Wäre es keine wahre Geschichte, man würde glauben, ein Wiedergänger Störtebekers wollte die Hamburger Behörden aufmischen. Doch Mikel Moon ist kein Rabauke, sondern ein friedliebender, freundlicher Zeitgenosse. Alles, was er und seine Mitstreiter vom Umweltverein Green Life wollten, war, mit einem kleinen Solarboot die Alster zu befahren - ehrenamtlich, um die Solaridee zu fördern. Ein Jahr lang durften sie das auch, zu Ehren der europäischen Umwelthauptstadt Hamburg. Sie luden Schulkinder und Bürger ein, um an Bord über erneuerbare Energien und Alsterökologie zu diskutieren. Doch kaum war das Jahr um, war auch die Betriebserlaubnis für die Solaris weg. Es seien genug Motorboote auf der Alster, hieß es. Dabei fährt die sieben Meter lange Solaris vollkommen geräusch- und emissionslos.
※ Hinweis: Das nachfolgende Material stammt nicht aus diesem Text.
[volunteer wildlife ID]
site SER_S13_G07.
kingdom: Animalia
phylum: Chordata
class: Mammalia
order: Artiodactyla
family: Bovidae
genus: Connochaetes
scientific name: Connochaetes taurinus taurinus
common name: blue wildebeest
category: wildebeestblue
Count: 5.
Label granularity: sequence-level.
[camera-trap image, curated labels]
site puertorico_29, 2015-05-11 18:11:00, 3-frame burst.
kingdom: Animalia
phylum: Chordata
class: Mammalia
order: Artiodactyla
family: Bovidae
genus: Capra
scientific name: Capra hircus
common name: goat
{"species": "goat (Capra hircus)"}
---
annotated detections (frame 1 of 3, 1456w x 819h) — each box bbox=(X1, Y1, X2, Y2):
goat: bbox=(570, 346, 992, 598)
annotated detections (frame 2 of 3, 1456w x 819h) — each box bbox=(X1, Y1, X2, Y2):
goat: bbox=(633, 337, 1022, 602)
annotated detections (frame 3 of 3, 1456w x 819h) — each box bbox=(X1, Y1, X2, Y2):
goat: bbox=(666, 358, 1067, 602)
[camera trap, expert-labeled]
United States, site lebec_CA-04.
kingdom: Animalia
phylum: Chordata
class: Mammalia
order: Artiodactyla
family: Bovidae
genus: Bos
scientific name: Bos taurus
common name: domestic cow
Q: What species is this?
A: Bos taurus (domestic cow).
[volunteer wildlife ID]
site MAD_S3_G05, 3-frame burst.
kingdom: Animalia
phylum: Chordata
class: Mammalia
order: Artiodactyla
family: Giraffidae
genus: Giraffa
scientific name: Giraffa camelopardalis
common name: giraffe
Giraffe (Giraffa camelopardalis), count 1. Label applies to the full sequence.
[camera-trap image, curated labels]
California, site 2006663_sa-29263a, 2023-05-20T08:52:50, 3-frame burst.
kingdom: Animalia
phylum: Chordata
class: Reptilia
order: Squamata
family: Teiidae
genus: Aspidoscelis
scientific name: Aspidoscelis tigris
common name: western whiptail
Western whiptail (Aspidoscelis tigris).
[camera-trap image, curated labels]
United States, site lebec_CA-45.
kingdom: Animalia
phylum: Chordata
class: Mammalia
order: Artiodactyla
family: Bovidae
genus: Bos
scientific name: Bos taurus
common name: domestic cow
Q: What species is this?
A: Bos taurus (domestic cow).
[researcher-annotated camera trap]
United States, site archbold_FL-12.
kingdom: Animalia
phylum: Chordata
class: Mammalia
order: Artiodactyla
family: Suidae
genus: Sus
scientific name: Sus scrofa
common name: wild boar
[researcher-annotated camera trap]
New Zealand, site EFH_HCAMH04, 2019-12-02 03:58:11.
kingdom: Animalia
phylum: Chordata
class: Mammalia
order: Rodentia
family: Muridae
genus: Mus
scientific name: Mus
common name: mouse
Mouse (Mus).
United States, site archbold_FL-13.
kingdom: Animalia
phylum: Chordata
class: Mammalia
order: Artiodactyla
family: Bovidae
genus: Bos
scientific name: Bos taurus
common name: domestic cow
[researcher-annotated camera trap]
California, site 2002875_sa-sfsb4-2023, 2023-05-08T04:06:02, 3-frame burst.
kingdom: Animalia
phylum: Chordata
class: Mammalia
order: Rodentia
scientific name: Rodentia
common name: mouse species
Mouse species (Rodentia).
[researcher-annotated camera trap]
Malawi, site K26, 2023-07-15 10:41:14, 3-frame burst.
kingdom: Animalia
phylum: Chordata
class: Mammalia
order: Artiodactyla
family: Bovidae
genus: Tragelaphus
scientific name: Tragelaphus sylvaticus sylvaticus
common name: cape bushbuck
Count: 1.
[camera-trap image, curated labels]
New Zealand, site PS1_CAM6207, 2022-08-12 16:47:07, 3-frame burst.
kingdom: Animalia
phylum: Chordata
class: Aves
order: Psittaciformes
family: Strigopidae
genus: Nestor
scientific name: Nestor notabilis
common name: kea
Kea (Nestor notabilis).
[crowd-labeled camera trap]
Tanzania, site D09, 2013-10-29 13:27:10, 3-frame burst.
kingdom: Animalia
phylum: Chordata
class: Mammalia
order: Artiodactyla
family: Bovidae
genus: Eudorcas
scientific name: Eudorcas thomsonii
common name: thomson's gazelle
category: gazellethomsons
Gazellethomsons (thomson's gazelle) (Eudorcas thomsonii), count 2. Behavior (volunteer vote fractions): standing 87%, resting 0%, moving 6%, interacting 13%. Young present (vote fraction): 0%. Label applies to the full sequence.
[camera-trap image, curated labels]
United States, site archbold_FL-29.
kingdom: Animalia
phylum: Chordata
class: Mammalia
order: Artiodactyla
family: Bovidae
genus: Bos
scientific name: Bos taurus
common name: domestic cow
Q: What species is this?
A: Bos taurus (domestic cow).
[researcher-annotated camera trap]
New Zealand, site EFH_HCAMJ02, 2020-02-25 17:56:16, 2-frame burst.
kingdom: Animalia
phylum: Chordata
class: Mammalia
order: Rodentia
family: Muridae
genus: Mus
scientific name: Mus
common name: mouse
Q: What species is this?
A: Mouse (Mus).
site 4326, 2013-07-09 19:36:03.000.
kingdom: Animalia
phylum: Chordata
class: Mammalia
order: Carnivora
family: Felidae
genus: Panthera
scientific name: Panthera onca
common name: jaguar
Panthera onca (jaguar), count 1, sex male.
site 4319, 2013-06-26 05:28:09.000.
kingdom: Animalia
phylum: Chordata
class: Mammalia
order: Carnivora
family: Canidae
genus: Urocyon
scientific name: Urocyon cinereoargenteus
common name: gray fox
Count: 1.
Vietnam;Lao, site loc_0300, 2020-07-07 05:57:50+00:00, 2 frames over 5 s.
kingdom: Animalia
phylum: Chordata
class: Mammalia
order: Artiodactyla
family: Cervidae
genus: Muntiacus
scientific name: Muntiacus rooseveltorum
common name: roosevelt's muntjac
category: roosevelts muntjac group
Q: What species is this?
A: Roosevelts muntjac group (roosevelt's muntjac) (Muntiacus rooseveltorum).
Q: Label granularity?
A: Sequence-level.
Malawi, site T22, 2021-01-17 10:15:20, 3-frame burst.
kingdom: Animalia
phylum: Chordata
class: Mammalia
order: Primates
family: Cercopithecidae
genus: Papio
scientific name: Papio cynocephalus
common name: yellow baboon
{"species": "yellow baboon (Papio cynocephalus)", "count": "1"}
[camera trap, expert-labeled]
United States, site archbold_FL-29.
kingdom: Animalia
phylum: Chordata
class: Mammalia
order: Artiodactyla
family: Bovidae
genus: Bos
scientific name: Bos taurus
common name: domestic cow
Eine Posse aus der stolzen Hansestadt, doch auch ein Beispiel, wie schwer es mobile Solarenergie noch immer hat. Die Geschichte fand ein kurioses Ende: Vorübergehend durften die Umweltfreunde noch paddeln, aber ihren E-Motor nicht mehr nutzen - laut Alsterschifffahrtsverordnung dürfen nur maschinengetriebene Fahrzeuge den Fluss befahren, die auch als Bergungsboot einsetzbar sind. Dann musste die Solaris die Alster ganz verlassen, aber nicht etwa aus eigenem Antrieb: Um den Paragrafen Genüge zu tun, musste sie sich von einem benzingetriebenen Schiff in die Elbe zur Verladestelle schleppen lassen.

"Das ist absurd"

"Absurd", findet Moon das, "auf der anderen Seite betreiben sie einen Dampfer, dessen Treibstoff aus Leuna geholt wird." In der Tat: Seit 2008 fährt ein Ausflugdampfer der Alstertouristik mit Wasserstoff. Ein Interessenverband hatte es geschafft, Fördermittel der Europäischen Union lockerzumachen. Für insgesamt 5,5 Millionen Euro wurde das Projekt "Alsterwasser" ins Leben gerufen. Das Schiff tankt alle drei Tage an einer eigens errichteten Tankstelle in Barmbek.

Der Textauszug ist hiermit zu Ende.